Quatrième question : la présentation orale des pièces à l’audience a-t-elle pu renforcer leur crédit aux yeux de la cour ? C’est sur la réponse négative à cette question que l’avocat général appuie sa demande de relaxe au bénéfice de Xavier Nogueras dès lors qu’il était absent, tant au rendez-vous avec les magistrats avant l’ouverture du procès, que lors de plaidoirie sur les deuxièmes conclusions au soutien des pièces.
À cet instant du raisonnement, chacun se demande quel va être le sort réservé à Joseph Cohen-Sabban. Celui-ci a en effet appuyé la première demande de nullité en évoquant le combat « homérique » de l’avocat espagnol pour obtenir ces éléments de la procédure. Cette affirmation peut-elle tromper la religion du juge ? s’interroge Christophe Auger. Oui, car l’escroquerie au jugement, ce n’est pas seulement les écritures, mais aussi les paroles prononcées à l’audience.
Cinquième question : Est-ce un mensonge ? Non, c’est une extrapolation. Ce qui lui permet de requérir la relaxe de Joseph Cohen-Sabban.

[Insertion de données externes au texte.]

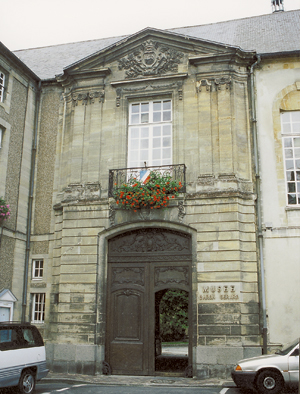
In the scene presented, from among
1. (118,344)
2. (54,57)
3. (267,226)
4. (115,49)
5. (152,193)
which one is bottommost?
(118,344)

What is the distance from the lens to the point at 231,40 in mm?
15352

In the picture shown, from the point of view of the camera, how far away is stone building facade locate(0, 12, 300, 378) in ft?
38.1

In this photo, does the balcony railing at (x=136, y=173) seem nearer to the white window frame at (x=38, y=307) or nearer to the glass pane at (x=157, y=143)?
the glass pane at (x=157, y=143)

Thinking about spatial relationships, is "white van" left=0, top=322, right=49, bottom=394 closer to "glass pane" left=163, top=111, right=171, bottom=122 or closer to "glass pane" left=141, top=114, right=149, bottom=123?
"glass pane" left=141, top=114, right=149, bottom=123

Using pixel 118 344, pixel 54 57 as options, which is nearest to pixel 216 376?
pixel 118 344

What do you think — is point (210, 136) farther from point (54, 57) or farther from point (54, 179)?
point (54, 57)

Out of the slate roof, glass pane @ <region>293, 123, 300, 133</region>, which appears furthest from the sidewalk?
the slate roof

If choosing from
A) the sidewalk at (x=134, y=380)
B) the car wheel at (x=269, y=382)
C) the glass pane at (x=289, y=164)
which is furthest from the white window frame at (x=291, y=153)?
the sidewalk at (x=134, y=380)

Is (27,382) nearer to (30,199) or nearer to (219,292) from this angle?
(219,292)

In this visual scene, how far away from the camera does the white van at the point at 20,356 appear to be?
839 cm

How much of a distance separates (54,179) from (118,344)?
5.27 m

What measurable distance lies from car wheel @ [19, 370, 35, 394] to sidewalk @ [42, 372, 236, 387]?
1762mm

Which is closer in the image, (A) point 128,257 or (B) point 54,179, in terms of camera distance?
(A) point 128,257

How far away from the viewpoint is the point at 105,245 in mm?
12734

En revanche, la violation du secret professionnel liée à la transmission de documents et d’informations à l’homme lige du client est constituée pour les deux avocats. En première instance, ils avaient été condamnés à trois ans d’interdiction d’exercer avec sursis et 15 000 euros d’amende. L’avocat général requiert que la cour fasse une distinction dans les sanctions qu’elle infligera pour que celles visant Joseph Cohen-Sabban soient plus lourdes que celles infligées à Xavier Nogueras.